■ **WHAT TO WORK ON**
1. In the thread about XFS issues with an NVMe SSD, which file system on the same SSD did not appear to have the problem?
2. Reproduce the part of the XFS thread that begins at the words "To: linux-xfs" and stops after the words "of the problem?".

■ **GIVEN PASSAGE**

┌──

* XFS issues with NVMe SSD
@ 2017-01-22 1:20 Bond Masuda
2017-01-23 13:41 ` Eric Sandeen
0 siblings, 1 reply; 9+ messages in thread
From: Bond Masuda @ 2017-01-22 1:20 UTC (permalink / raw)
To: linux-xfs
Hi linux-xfs list:
I've been having XFS file system corruption issues when used with Intel
NVMe SSD in Fedora 25 Linux as reported here:
https://bugzilla.redhat.com/show_bug.cgi?id=1402533
I don't know if this is XFS issue or not, but ext4 on the same Intel
NVMe SSD doesn't appear to be a problem. Are linux/xfs devs already
aware of the problem?
Bond
^ permalink raw reply [flat|nested] 9+ messages in thread
* Re: XFS issues with NVMe SSD
2017-01-22 1:20 XFS issues with NVMe SSD Bond Masuda
@ 2017-01-23 13:41 ` Eric Sandeen
2017-01-23 13:50 ` Brian Foster
0 siblings, 1 reply; 9+ messages in thread
From: Eric Sandeen @ 2017-01-23 13:41 UTC (permalink / raw)

└──

■ **RECORDED DATA**
┌──

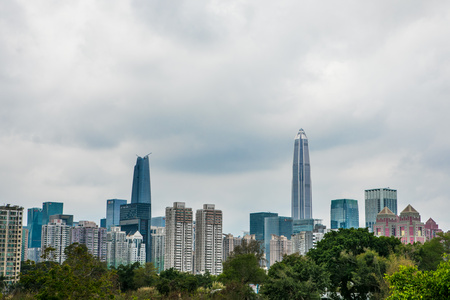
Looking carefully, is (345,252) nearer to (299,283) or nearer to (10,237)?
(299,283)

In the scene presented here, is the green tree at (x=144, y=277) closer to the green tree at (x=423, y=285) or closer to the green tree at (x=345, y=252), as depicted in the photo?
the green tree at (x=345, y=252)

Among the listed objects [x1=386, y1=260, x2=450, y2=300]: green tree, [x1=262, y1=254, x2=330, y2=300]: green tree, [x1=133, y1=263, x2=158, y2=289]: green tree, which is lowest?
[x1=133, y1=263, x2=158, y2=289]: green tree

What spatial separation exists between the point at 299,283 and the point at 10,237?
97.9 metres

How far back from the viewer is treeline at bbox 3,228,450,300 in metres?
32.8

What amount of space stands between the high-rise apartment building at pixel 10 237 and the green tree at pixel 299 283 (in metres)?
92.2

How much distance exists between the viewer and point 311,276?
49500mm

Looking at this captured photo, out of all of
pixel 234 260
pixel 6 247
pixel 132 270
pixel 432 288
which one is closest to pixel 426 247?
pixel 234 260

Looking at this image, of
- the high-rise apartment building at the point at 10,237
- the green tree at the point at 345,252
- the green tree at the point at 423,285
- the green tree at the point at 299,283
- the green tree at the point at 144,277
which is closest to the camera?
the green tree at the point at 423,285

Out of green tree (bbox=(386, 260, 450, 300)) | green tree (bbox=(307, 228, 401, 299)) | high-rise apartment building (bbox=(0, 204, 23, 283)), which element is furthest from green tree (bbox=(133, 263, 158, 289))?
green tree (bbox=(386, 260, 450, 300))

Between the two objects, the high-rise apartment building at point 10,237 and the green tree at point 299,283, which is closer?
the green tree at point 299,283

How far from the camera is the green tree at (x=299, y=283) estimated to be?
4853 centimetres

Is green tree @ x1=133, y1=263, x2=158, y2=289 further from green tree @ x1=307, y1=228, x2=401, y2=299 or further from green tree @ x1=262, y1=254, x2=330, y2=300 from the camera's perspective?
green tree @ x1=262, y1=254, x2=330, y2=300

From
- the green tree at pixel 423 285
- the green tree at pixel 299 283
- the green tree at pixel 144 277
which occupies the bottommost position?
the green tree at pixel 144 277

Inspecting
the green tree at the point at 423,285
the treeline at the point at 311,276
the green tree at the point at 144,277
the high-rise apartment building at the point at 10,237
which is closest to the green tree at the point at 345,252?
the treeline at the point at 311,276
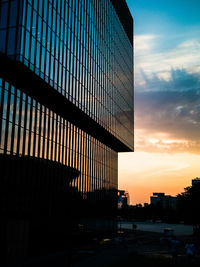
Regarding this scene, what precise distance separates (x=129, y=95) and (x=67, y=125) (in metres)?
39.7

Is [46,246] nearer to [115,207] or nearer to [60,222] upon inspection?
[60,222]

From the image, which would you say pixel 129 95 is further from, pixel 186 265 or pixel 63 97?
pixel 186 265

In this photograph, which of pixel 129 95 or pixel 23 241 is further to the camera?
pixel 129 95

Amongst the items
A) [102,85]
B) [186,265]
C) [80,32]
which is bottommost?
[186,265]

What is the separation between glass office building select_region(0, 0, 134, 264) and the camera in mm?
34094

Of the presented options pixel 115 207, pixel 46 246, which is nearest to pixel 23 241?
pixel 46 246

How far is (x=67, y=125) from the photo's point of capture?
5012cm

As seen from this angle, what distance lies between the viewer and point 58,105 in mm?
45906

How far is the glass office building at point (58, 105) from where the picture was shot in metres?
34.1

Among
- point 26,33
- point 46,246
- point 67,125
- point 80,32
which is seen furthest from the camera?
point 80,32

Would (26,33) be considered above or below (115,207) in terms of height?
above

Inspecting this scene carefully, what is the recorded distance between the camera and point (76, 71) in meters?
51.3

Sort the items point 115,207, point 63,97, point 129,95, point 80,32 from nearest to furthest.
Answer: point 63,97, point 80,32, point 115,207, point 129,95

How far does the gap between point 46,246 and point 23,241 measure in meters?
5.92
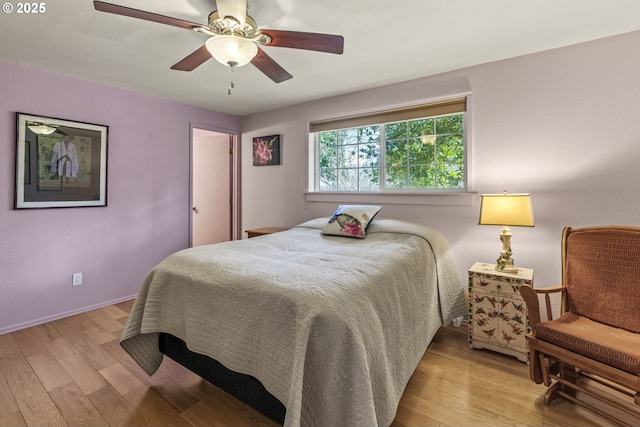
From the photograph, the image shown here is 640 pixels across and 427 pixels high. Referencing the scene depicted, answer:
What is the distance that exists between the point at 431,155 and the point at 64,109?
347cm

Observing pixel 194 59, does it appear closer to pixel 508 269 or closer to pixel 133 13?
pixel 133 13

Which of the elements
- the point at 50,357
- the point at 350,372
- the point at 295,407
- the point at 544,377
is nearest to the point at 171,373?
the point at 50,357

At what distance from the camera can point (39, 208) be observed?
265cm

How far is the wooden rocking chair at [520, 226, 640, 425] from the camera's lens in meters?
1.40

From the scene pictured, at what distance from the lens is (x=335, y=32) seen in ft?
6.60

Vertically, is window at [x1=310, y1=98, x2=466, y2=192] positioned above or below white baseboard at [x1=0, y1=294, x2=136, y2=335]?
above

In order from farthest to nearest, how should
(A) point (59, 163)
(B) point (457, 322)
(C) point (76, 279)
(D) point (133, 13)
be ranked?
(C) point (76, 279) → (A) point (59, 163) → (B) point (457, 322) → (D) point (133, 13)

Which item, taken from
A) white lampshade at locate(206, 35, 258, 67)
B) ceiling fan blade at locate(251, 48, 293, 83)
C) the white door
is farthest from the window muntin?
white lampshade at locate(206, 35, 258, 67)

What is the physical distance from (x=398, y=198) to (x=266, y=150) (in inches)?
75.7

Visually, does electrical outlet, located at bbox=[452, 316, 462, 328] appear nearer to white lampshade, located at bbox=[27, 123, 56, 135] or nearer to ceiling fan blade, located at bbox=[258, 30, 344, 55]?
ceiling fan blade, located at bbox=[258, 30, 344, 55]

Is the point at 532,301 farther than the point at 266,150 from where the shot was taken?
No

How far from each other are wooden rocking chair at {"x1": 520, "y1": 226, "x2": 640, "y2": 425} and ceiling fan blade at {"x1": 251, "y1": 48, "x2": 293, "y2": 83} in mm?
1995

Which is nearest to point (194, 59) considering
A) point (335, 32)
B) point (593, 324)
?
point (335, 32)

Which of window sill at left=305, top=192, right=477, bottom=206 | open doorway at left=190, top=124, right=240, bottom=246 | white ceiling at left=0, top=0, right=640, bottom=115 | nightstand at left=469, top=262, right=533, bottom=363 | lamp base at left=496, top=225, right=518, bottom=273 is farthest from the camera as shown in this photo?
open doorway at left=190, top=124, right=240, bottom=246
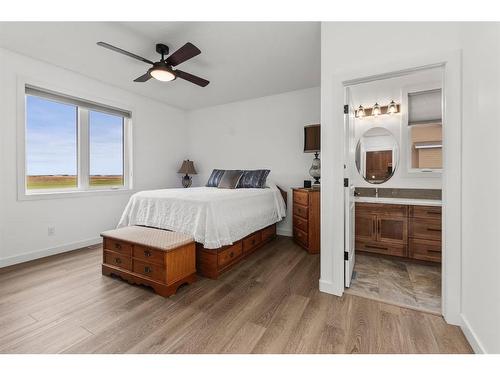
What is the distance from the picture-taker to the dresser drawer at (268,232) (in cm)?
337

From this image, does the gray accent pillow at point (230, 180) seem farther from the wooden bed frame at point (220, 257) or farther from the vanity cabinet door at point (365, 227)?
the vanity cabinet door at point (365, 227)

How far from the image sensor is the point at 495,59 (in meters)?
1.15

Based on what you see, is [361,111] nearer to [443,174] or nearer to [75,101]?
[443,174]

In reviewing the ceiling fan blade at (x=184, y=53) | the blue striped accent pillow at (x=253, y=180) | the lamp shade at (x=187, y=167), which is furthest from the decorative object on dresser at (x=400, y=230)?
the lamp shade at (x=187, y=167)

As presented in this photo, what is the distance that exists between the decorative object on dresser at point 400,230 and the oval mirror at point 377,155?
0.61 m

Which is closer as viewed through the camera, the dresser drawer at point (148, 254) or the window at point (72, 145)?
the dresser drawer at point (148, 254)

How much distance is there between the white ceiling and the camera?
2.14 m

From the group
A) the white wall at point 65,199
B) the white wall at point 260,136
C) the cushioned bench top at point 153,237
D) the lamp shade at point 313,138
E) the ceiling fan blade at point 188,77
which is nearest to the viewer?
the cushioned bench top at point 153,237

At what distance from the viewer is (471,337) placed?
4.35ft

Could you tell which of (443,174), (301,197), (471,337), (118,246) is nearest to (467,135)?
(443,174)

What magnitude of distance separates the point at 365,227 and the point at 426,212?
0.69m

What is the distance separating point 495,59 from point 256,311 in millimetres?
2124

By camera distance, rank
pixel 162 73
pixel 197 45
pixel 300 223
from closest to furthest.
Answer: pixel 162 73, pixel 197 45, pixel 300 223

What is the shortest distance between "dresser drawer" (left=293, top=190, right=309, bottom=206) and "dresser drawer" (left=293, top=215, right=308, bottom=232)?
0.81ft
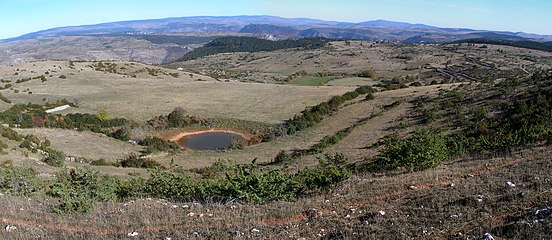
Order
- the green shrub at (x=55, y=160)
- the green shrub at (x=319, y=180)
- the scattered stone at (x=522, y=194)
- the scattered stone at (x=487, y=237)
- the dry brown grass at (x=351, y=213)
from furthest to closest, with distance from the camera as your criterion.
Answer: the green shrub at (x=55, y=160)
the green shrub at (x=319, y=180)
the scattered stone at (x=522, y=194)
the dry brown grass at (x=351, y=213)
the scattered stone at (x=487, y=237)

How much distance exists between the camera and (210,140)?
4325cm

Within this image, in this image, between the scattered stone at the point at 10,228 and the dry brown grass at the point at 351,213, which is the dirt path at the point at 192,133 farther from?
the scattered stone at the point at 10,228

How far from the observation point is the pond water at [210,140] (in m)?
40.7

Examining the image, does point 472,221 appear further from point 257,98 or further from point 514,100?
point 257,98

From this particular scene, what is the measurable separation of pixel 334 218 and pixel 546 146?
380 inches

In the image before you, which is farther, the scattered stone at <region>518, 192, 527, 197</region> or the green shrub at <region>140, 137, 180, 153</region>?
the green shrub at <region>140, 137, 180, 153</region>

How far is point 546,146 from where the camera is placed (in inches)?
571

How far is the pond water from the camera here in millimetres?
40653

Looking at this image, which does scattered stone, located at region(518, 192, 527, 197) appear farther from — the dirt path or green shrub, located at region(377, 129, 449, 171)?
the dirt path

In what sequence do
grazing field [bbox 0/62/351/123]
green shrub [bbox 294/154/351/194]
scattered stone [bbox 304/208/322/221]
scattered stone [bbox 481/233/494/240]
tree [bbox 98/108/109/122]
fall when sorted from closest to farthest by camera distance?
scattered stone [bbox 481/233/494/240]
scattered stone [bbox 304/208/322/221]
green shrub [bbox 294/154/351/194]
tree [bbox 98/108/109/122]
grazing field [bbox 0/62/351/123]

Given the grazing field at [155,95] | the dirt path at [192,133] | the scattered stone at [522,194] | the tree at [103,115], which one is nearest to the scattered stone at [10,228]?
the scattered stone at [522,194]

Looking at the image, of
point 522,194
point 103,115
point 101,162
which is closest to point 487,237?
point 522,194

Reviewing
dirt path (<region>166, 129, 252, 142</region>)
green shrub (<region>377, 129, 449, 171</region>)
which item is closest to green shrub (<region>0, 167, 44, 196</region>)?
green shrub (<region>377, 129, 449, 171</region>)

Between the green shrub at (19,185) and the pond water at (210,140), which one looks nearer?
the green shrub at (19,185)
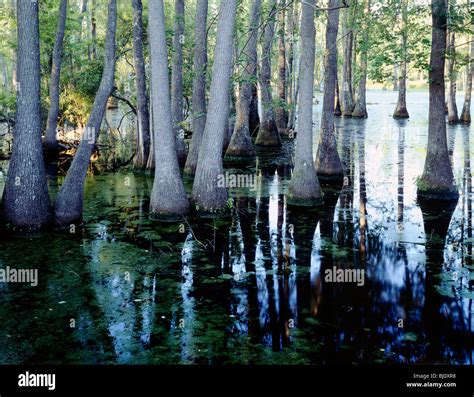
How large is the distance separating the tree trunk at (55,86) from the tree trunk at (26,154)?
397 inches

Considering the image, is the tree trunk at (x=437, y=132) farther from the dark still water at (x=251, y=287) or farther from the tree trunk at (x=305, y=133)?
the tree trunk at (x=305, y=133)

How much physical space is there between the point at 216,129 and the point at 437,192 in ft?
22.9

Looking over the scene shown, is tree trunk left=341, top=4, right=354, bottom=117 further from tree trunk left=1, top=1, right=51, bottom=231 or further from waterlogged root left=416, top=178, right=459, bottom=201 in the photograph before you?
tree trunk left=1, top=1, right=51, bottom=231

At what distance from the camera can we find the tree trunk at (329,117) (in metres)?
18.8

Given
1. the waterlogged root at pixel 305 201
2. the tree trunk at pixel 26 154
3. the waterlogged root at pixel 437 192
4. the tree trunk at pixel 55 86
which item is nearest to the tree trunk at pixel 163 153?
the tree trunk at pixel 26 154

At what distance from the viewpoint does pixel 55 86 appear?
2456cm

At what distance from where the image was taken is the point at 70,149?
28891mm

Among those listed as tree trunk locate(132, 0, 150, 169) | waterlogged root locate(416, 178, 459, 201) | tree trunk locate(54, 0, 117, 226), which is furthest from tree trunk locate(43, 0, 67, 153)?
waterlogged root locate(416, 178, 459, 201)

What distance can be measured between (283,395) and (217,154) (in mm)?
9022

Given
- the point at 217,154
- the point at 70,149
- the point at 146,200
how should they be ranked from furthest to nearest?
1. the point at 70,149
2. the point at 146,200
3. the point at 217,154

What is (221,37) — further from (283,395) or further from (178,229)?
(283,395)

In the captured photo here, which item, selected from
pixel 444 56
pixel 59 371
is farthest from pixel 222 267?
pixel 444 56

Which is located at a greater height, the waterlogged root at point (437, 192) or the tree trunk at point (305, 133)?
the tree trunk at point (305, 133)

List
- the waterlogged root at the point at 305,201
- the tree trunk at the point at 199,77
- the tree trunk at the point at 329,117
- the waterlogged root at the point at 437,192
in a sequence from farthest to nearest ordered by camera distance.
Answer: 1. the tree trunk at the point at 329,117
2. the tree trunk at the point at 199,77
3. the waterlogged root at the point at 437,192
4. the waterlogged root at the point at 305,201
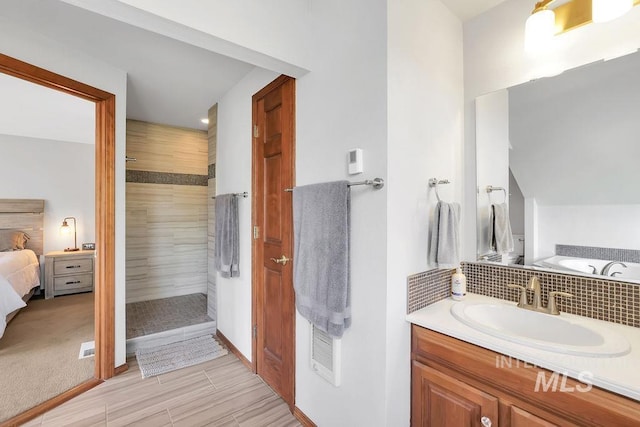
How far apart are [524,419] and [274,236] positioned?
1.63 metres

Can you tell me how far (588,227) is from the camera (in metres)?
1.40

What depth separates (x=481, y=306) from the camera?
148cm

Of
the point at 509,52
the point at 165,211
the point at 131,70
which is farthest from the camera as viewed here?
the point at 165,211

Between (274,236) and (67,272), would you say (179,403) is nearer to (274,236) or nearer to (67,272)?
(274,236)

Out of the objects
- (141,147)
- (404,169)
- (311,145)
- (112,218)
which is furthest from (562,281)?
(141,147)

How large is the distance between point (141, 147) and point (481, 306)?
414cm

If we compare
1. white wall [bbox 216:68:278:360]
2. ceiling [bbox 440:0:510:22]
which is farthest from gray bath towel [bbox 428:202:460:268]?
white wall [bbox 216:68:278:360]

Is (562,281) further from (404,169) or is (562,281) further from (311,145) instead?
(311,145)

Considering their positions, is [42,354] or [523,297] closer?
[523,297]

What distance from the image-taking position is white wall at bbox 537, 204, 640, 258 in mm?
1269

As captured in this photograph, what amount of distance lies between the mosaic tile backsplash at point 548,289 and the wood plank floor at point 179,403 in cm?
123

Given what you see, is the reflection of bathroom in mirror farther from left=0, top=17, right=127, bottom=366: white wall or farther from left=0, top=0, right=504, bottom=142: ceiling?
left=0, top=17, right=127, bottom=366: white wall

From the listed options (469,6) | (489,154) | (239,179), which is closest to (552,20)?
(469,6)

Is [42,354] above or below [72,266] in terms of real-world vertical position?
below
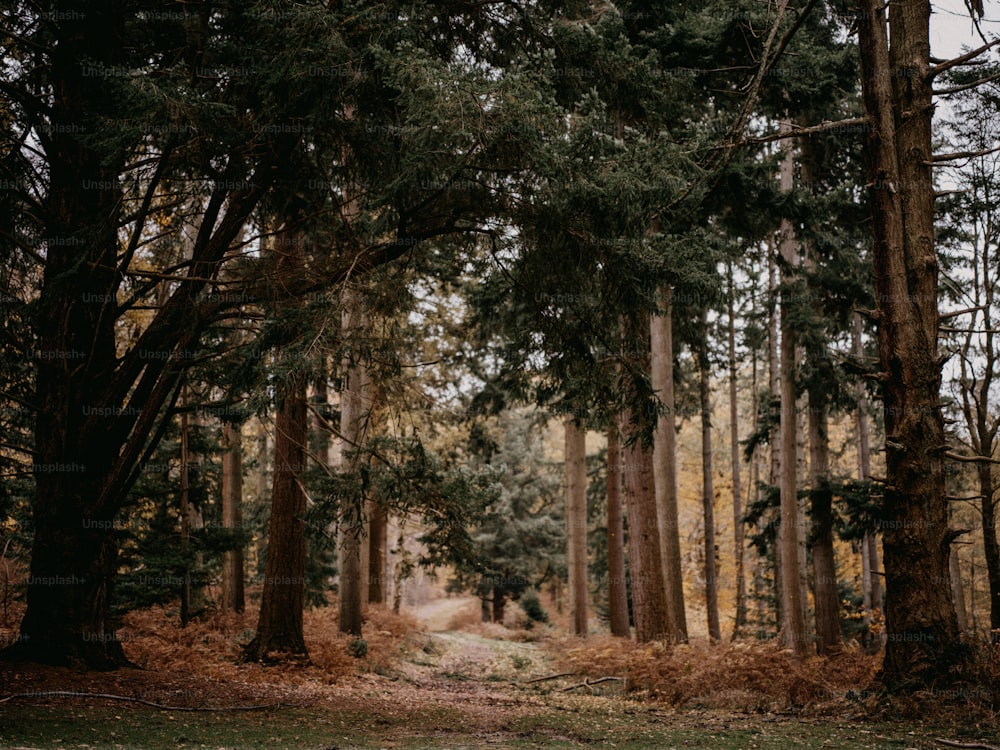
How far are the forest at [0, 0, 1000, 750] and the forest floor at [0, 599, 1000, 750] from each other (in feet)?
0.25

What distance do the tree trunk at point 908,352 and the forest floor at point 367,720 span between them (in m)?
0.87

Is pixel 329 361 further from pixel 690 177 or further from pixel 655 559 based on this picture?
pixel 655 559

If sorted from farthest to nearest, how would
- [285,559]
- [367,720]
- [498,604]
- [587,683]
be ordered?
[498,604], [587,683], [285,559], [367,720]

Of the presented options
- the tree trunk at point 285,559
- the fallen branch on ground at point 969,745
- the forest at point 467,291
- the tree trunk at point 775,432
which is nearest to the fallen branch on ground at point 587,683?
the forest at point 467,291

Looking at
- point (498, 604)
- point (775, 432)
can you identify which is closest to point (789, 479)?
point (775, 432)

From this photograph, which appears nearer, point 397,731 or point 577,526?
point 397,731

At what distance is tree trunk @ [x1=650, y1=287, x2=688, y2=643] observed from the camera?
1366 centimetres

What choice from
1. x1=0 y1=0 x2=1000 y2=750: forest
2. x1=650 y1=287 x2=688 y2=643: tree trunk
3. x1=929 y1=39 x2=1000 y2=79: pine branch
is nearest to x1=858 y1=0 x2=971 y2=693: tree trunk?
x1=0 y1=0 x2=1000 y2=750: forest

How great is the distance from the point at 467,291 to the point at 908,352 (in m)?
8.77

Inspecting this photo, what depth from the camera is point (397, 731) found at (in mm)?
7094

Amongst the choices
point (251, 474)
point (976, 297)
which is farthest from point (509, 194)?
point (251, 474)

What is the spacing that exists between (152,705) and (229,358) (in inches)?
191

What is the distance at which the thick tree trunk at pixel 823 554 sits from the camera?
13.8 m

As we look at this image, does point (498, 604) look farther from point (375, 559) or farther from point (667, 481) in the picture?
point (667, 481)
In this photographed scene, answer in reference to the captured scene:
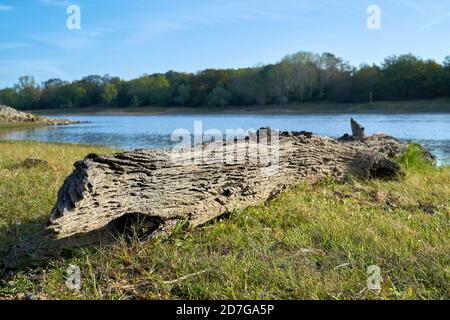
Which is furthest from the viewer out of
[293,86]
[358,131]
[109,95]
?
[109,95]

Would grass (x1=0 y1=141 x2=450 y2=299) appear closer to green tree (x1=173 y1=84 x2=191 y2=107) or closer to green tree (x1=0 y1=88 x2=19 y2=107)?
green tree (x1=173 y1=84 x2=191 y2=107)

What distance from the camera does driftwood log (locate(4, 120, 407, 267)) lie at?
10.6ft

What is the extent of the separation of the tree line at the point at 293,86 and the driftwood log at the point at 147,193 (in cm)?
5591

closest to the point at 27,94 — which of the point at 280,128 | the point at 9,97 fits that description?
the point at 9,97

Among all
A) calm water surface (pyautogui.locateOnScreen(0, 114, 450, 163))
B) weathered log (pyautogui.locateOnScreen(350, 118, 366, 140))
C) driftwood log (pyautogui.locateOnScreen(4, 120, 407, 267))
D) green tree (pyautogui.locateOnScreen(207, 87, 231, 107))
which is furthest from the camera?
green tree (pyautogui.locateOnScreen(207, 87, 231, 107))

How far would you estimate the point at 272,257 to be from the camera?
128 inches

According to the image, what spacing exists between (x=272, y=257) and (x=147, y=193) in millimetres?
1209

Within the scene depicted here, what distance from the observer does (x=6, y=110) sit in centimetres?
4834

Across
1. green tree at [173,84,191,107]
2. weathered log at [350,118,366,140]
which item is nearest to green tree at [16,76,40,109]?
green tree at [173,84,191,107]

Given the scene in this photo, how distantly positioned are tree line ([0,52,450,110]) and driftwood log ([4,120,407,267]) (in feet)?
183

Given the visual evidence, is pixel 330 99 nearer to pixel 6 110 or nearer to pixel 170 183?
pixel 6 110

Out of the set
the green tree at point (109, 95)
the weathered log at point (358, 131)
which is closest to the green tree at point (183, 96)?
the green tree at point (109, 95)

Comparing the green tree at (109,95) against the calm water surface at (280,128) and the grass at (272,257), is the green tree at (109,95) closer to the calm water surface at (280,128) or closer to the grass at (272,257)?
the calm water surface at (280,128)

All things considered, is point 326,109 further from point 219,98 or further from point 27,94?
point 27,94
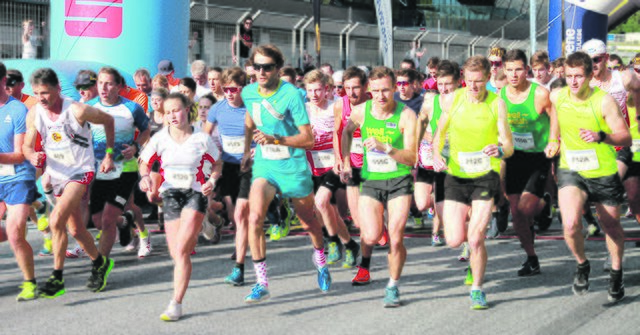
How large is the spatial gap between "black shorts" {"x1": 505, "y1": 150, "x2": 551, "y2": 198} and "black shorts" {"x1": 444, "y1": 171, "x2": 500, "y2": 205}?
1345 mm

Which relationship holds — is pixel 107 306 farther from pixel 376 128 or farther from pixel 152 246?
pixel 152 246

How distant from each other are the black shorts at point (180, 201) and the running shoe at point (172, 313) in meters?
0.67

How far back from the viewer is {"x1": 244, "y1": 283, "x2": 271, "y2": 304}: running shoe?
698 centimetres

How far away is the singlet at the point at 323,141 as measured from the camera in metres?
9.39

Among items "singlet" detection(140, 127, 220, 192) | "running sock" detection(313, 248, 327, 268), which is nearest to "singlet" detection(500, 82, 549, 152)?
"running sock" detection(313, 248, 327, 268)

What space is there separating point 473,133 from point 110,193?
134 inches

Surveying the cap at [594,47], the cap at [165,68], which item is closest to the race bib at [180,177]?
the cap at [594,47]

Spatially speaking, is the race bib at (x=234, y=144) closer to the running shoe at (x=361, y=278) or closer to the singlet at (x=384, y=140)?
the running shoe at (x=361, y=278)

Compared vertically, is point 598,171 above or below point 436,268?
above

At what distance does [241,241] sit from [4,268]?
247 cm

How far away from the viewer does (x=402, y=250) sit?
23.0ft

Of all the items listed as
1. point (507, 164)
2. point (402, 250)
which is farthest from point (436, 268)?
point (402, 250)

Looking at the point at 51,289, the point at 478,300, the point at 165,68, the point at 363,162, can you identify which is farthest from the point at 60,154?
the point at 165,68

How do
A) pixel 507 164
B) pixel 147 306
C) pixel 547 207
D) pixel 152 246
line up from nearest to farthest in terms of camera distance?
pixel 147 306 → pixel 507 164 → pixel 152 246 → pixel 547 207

└──

■ **SOLUTIONS BELOW**
1. ext4

2.
To: linux-xfs
Hi linux-xfs list:
I've been having XFS file system corruption issues when used with Intel
NVMe SSD in Fedora 25 Linux as reported here:
https://bugzilla.redhat.com/show_bug.cgi?id=1402533
I don't know if this is XFS issue or not, but ext4 on the same Intel
NVMe SSD doesn't appear to be a problem. Are linux/xfs devs already
aware of the problem?